The series has all of the seasonal trappings and some delightful additions: this is New York at Christmas, drag queens at an underground Jewish punk show, a pitch-perfect celebrity cameo, and glamorous kids having parties where parents don't exist. Everyone in the city is somehow Lily's cousin, and the older folks in Lily's life — shoutout especially to her deeply glamorous great aunt — face just as many hurdles as the younger protagonists. It's a sweet confection that manages to have some substance in amongst its cheer.

Dash & Lily has become part of my Christmas traditions. This year, my bestie and I once again sat down together to watch Langston react to a fabulous dress three times, while agreeing that Dash's absentee dad is a piece of — um — tinsel. We're two episodes from the end, and we'll finish on Saturday, maybe after a trip to the Christmas Market.

When Netflix cancelled Dash & Lily after one season, the internet was sad, but I think they'd already told a complete story. Like Lily and her funky homemade wardrobe, the show is perfect just the way it is.

— Emily Davidson

Going against the grain for 'One Magic Christmas'

It was the mid-‘80s and our daughter was five years old. We rented not only a “videotape” but the machine to watch it on because we did not yet have a player of our own. Despite its G rating, One Magic Christmas was not loved by many parents because they felt there were dark overtones, and perhaps the angel played by an amazing Harry Dean Stanton seemed a bit sinister.

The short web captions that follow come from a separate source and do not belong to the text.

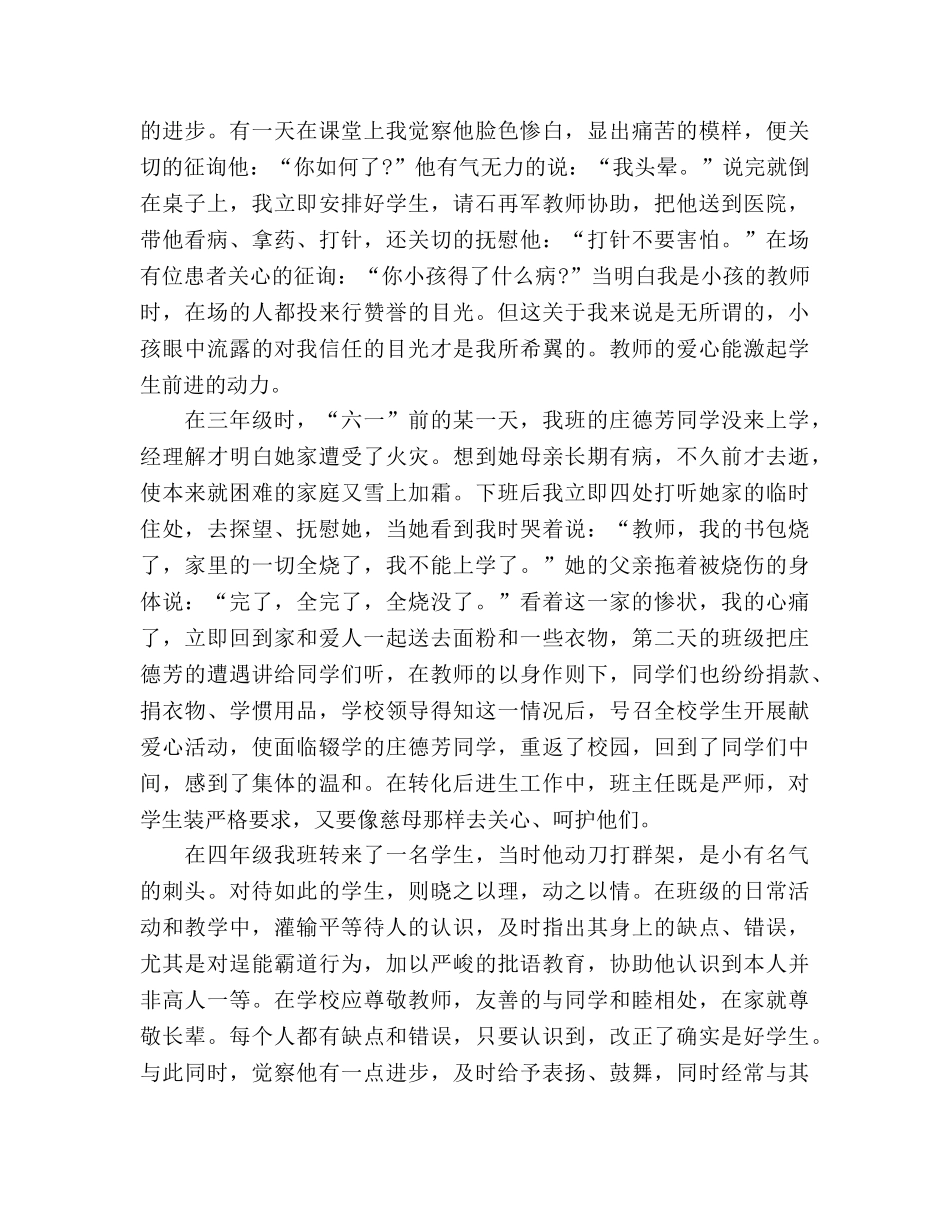 2024年小学教师个人参考总结范文 _第2页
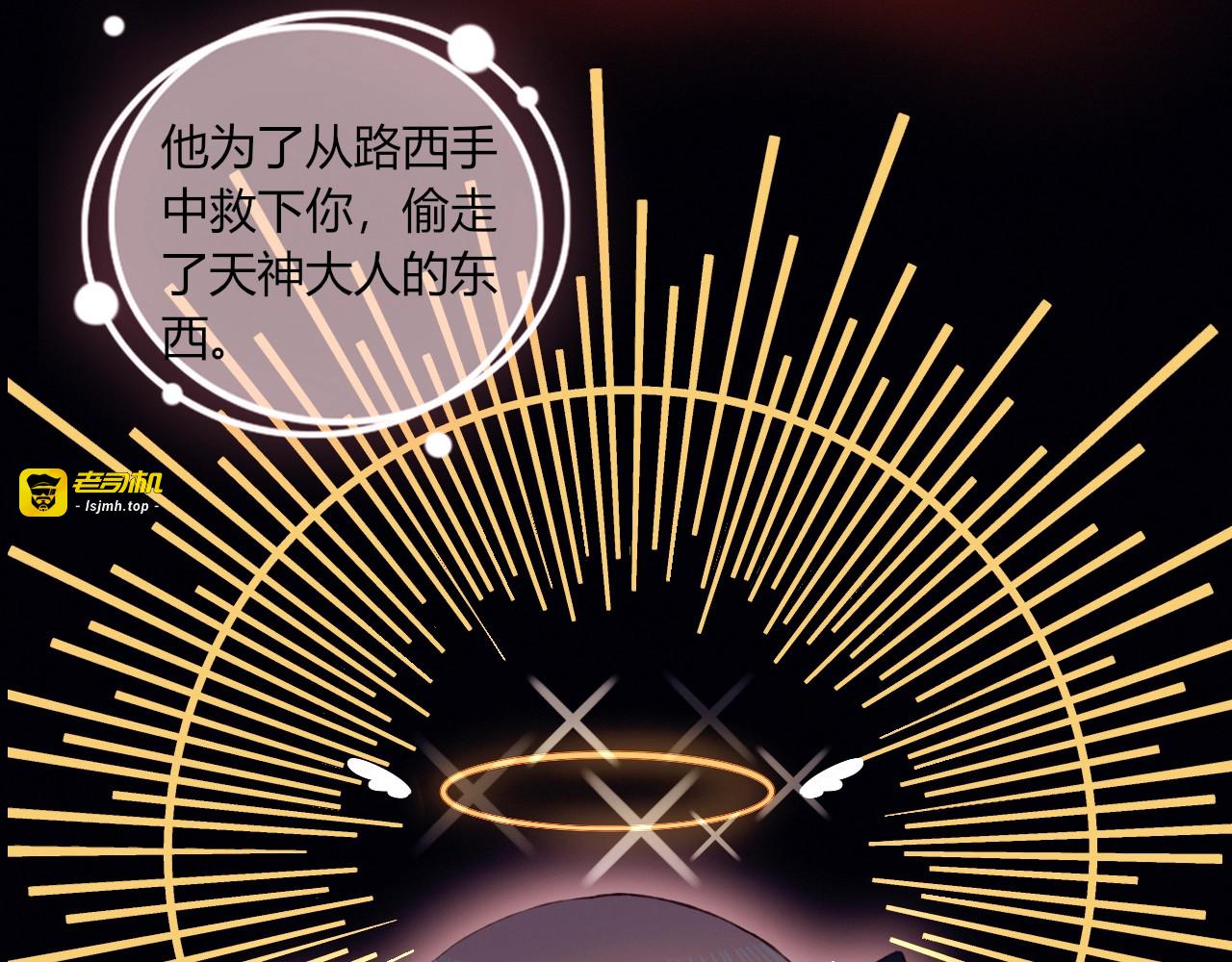 完结篇  无悔 第 19 页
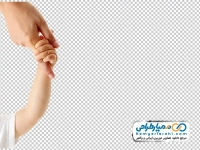 تصویر png دست مادر و کودک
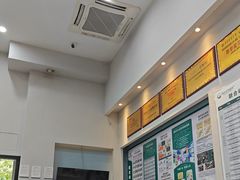 -联合动物医院(光谷诊疗中心)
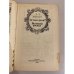 Дополнительное изображение книги «За чьи грехи? Великий раскол»
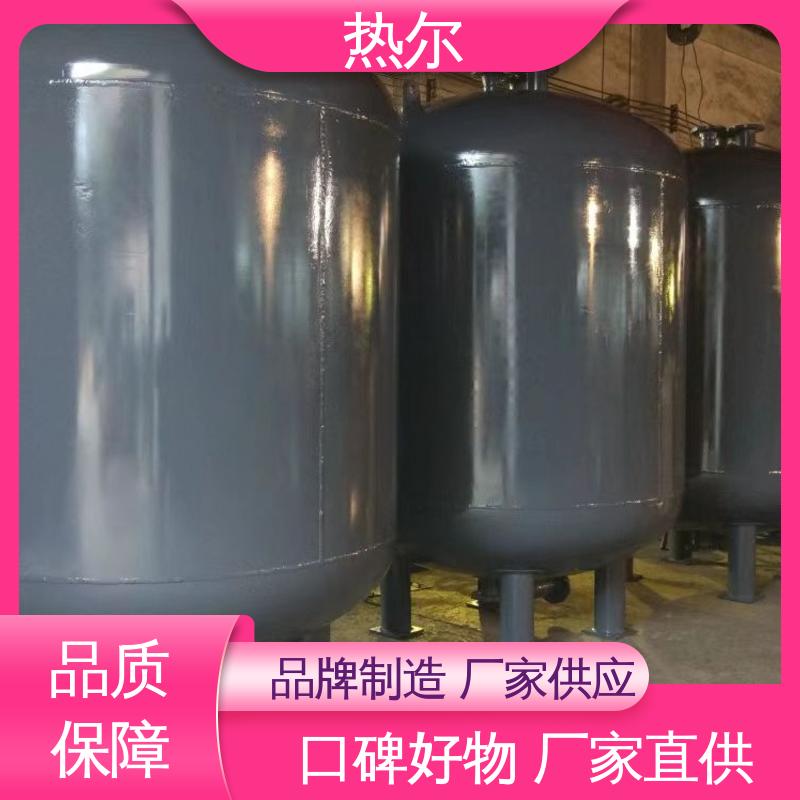 热尔 容积式换热器 耐温耐压 设计合理 质量好 酒店热水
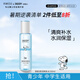 SNOOPY史努比中學(xué)生爽膚水160ml清爽補(bǔ)水保濕青少年護(hù)膚品高中學(xué)生男女
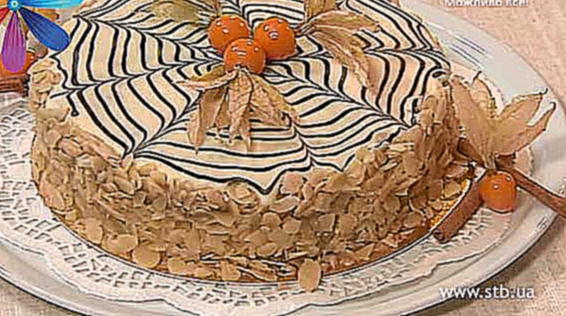 Знаменитый торт "Эстерхази" можно приготовить в три раза дешевле!- Выпуск № 726  - 22.12.2015 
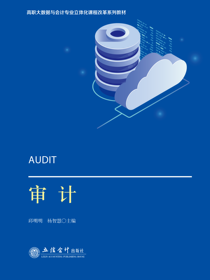 审计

The film has all the elements of a great seasonal story: the working-class family experiencing some hardship, a struggling small town, a non-believing grinchy mom played perfectly by Mary Steenburgen and some well-done magical realism. The film is serious and does not fall into the usual easy, campy cliches. Also it features the best Santa ever, played by Jan Rubeš. And watch for the small role of a neighbour's child played by a tiny Sarah Polley (now an acclaimed filmmaker).

One Magic Christmas was a unique seasonal movie and still holds up to this day. We watch it almost every year — now rented from a streaming service.

Our daughter is now in her 40s, the same age the child actors in the film would be now. She lives at the opposite end of the country. Yet as we spoke on the phone the other day, this movie came up as we discussed what is on our movie watch-list for December. I highly recommend it.